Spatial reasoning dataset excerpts
------

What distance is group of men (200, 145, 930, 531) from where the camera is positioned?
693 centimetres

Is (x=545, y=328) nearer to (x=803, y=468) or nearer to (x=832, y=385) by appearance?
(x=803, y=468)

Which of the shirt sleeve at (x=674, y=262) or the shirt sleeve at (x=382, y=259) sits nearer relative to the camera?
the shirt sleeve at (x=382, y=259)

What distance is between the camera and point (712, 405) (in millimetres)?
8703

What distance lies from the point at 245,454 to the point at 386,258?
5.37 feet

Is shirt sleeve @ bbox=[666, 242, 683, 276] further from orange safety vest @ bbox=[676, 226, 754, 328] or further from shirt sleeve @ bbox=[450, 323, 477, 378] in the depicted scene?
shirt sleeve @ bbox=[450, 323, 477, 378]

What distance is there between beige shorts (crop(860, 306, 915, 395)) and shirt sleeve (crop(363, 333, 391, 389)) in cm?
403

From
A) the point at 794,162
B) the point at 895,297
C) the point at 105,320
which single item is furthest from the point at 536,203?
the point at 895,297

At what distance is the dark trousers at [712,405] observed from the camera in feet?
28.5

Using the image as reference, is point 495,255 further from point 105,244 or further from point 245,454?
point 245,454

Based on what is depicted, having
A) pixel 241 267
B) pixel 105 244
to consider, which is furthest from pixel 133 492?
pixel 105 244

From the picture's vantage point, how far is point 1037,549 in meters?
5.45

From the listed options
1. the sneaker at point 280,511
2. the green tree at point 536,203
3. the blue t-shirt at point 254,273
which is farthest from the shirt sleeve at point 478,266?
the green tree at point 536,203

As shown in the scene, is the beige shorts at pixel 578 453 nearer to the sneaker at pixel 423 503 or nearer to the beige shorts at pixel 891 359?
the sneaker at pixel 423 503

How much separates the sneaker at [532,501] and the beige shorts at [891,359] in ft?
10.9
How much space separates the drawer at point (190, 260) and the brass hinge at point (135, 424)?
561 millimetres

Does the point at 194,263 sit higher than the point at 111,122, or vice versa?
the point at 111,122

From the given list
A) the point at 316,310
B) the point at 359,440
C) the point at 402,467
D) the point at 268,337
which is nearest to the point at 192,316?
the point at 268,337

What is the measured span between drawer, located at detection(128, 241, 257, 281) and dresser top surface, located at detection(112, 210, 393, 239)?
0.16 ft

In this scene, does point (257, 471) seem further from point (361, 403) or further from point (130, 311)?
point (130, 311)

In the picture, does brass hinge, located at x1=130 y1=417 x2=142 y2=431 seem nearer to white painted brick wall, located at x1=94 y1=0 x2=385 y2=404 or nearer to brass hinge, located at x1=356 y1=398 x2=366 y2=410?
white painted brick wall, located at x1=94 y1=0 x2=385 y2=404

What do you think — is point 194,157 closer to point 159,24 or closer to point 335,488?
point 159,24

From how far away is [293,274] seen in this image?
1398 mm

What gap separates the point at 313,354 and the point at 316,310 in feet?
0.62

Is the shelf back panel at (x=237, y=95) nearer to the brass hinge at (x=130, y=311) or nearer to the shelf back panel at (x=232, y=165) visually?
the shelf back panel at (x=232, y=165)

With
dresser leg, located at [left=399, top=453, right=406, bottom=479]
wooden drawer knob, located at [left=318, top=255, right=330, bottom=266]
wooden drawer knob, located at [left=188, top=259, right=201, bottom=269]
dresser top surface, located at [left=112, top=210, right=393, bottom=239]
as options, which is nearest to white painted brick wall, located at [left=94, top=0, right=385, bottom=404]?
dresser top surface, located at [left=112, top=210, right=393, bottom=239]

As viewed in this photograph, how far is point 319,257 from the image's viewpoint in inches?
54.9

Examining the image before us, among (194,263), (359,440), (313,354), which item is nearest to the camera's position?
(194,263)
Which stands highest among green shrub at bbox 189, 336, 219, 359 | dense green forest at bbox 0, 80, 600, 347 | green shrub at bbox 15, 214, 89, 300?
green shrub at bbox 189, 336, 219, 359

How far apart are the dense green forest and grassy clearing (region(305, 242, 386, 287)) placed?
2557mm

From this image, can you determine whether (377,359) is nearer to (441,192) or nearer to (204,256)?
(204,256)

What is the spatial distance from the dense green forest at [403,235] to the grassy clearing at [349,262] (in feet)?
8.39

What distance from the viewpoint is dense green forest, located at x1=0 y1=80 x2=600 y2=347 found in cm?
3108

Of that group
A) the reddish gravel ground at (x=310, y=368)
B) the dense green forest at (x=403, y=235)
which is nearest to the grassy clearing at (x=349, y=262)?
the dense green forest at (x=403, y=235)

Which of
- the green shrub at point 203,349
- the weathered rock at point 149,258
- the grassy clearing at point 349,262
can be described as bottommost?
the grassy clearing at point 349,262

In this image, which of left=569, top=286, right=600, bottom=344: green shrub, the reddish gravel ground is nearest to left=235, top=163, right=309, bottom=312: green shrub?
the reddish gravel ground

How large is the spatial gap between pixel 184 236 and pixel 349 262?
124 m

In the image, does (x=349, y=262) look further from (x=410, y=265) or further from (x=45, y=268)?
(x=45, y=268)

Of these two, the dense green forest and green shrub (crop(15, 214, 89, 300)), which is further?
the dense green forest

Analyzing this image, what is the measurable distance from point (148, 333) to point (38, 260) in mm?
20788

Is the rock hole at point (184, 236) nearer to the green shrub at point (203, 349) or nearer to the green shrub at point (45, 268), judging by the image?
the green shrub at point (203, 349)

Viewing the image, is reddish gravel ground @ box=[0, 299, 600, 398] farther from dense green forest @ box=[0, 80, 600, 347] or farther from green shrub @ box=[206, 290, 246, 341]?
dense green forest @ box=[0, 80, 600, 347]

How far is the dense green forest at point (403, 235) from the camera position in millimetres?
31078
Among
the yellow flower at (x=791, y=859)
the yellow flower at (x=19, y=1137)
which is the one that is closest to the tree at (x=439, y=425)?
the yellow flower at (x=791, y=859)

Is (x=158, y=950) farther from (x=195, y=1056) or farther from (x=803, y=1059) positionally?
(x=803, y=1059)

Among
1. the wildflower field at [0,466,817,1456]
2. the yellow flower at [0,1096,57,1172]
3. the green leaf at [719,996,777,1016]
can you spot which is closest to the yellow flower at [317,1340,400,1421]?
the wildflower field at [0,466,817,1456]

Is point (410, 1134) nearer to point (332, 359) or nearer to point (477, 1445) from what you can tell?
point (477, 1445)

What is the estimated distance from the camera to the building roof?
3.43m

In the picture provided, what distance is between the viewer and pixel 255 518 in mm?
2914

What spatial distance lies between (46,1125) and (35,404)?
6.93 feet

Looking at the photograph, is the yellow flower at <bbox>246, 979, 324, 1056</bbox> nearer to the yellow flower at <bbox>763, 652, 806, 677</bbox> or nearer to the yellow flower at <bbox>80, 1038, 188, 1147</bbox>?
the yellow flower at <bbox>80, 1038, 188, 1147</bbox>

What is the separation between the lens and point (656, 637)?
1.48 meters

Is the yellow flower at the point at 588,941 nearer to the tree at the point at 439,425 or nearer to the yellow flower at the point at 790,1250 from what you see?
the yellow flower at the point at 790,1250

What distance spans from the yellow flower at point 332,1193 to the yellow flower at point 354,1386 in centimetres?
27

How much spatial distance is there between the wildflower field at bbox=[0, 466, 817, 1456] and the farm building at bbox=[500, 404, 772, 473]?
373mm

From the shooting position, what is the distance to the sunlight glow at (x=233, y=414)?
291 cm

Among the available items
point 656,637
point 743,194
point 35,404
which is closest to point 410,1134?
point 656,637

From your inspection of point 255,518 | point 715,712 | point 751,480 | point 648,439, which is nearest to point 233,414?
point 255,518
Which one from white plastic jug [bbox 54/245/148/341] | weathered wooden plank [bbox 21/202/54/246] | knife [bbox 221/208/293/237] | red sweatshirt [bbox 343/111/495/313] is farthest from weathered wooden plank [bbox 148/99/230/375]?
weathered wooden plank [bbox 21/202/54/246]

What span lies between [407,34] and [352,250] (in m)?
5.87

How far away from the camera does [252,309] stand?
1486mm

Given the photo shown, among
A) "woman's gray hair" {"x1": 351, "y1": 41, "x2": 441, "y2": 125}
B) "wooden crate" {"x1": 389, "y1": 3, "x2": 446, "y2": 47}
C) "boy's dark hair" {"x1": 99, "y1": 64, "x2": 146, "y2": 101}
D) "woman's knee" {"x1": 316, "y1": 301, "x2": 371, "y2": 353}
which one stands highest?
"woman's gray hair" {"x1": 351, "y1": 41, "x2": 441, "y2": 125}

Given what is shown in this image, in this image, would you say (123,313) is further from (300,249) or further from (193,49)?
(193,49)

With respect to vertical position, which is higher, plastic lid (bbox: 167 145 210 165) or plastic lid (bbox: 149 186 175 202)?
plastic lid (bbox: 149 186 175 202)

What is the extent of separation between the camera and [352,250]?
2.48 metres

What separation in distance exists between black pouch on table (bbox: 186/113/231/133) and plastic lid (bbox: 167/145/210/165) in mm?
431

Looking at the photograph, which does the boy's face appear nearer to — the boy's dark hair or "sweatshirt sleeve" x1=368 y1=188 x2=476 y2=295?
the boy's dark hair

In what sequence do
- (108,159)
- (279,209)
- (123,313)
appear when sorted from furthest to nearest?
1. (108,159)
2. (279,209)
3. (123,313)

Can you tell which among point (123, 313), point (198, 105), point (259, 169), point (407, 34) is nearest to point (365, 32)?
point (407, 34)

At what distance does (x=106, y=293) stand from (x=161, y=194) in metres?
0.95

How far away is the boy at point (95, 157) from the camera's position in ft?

------

Given problem
Arrange the lines of the items, from the line containing "Given what is" through the end of the items, as a Markdown table with the columns No. and Text. Number each row and omit blank lines.

Complete response
| No. | Text |
|---|---|
| 1 | Given what is shown in this image, in this image, would you say (123,313) is further from (300,249) or further from (193,49)? |
| 2 | (193,49) |
| 3 | With respect to vertical position, which is higher, plastic lid (bbox: 167 145 210 165) or plastic lid (bbox: 149 186 175 202)? |
| 4 | plastic lid (bbox: 149 186 175 202) |
| 5 | What is the extent of separation between the camera and [352,250]? |
| 6 | 2.48 metres |
| 7 | What separation in distance exists between black pouch on table (bbox: 186/113/231/133) and plastic lid (bbox: 167/145/210/165) in mm? |
| 8 | 431 |
| 9 | Looking at the photograph, which does the boy's face appear nearer to — the boy's dark hair or "sweatshirt sleeve" x1=368 y1=188 x2=476 y2=295? |
| 10 | the boy's dark hair |
| 11 | In what sequence do |
| 12 | - (108,159) |
| 13 | - (279,209) |
| 14 | - (123,313) |
| 15 | appear when sorted from furthest to nearest? |
| 16 | 1. (108,159) |
| 17 | 2. (279,209) |
| 18 | 3. (123,313) |
| 19 | Can you tell which among point (123, 313), point (198, 105), point (259, 169), point (407, 34) is nearest to point (365, 32)? |
| 20 | point (407, 34) |
| 21 | At what distance does (x=106, y=293) stand from (x=161, y=194) in metres? |
| 22 | 0.95 |
| 23 | How far away is the boy at point (95, 157) from the camera's position in ft? |